How can we gracefully decline the invitation without offending anyone? We also have household repairs that have to be attended to. -- JUST DON'T HAVE IT IN SAN DIEGO
DEAR JUST DON'T HAVE IT: As I see it, you have two choices -- respond by saying you have a "conflict," or tell these relatives you would love to be there, but with the cost of a college education these days, you can't swing it. (I vote for the latter.)
DEAR ABBY: I lost my mom last year. It was unexpected, and my father and I are still hurting. Mom had a friend who never fails to tell me how the loss of her mother and her husband was much more painful for her than my loss. Every time I have the unfortunate luck of answering the phone when she calls, she'll ask how I'm doing, then launch into how hard it was on her and I don't know the true pain that she does.
I am sick of people telling me they understand how I feel and what I'm going through. No one knows the depth of what I'm experiencing, except maybe my sibling. I moved back home to take care of my wonderful mother. She was my best friend. I could tell her anything and she was never judgmental. I love her and I hurt from her loss.
Please tell people when offering condolences to just listen and be there. That's what anyone who suffers a loss needs more than anything. Do not compare your pain to theirs.
And Abby, please know how sorry I am for the loss of your own dear mother, and thank you for letting me vent. -- HOLE IN MY HEART IN OCEAN SPRINGS, MISS.

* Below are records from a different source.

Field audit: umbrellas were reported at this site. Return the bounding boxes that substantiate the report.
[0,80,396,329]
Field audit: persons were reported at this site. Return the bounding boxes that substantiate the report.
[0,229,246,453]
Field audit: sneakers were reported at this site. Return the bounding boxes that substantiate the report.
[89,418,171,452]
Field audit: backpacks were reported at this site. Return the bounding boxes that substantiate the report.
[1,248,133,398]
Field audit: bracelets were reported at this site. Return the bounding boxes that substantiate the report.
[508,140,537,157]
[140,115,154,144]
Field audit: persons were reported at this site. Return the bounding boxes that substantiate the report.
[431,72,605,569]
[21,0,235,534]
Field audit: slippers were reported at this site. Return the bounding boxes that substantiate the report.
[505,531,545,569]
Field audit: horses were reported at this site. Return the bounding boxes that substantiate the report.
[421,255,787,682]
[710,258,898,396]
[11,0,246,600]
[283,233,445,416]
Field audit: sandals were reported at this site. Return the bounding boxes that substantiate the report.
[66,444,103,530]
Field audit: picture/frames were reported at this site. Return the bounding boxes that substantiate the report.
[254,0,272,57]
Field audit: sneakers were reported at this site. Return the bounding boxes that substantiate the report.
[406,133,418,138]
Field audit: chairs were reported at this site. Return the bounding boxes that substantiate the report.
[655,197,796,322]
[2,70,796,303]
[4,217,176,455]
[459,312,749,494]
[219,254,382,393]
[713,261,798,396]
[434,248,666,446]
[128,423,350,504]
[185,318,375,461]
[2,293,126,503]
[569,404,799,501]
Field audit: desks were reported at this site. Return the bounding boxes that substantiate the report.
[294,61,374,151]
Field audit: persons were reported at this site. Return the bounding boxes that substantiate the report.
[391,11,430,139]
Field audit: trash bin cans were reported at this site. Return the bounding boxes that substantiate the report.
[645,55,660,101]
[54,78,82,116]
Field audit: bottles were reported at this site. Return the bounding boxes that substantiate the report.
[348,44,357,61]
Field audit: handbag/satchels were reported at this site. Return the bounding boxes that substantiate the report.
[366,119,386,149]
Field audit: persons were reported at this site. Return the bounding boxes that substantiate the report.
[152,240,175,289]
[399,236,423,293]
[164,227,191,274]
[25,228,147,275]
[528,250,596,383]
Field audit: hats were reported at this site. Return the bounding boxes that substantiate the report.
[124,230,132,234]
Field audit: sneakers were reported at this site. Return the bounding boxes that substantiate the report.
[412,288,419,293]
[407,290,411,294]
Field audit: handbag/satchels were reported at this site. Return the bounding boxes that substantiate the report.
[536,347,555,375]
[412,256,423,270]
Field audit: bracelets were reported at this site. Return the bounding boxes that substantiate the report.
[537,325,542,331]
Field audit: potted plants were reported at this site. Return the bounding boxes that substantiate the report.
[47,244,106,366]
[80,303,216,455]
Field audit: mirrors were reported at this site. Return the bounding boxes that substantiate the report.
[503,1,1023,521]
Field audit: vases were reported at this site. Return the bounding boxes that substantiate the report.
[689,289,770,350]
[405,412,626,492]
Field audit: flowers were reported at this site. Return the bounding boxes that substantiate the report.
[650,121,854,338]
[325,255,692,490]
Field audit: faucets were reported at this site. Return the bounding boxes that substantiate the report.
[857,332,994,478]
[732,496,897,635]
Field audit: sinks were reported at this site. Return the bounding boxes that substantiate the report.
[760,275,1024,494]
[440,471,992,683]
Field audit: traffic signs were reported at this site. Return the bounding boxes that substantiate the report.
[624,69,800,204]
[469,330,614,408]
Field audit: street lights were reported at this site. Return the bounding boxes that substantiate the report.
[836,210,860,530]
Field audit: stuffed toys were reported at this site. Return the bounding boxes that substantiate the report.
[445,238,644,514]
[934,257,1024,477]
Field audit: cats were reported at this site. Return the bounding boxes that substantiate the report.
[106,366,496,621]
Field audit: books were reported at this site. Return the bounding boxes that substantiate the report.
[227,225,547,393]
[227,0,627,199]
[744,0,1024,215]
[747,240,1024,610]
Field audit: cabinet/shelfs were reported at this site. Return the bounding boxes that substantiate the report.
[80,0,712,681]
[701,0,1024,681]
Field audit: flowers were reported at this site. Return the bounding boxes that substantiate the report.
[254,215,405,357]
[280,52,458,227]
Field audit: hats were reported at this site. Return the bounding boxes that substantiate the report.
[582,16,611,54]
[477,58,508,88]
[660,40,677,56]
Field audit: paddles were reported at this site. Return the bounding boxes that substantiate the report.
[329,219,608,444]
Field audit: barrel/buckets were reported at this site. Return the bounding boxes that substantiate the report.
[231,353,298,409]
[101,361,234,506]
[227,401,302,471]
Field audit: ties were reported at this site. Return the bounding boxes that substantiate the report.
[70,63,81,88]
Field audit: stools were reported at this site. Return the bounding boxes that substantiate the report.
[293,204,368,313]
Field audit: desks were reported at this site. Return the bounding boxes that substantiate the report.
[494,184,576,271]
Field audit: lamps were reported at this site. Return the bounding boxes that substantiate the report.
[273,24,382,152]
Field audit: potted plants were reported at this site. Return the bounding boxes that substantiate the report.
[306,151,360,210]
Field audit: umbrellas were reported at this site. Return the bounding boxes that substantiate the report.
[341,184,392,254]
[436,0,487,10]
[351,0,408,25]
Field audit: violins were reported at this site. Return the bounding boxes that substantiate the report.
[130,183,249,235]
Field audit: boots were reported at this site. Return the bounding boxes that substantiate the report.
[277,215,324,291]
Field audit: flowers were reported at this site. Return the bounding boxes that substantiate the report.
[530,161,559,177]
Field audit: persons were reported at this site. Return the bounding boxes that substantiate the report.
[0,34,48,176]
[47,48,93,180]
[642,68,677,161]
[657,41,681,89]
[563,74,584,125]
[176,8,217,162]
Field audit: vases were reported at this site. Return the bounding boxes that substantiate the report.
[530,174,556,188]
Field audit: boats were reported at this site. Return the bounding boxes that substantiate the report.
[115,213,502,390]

DEAR HOLE IN YOUR HEART: I'm sorry for your loss, too, and you're welcome. Please know that no rule of etiquette says you have to listen to that woman's insensitive prattle. The next time she starts, it is perfectly acceptable to stop her cold and tell her that when she compares her pain to yours she is being insensitive, and that if she does it one more time you will hang up. Clearly, she is not calling to see how you're doing; she is calling to dump. There are times when you must protect yourself, and this is one of them.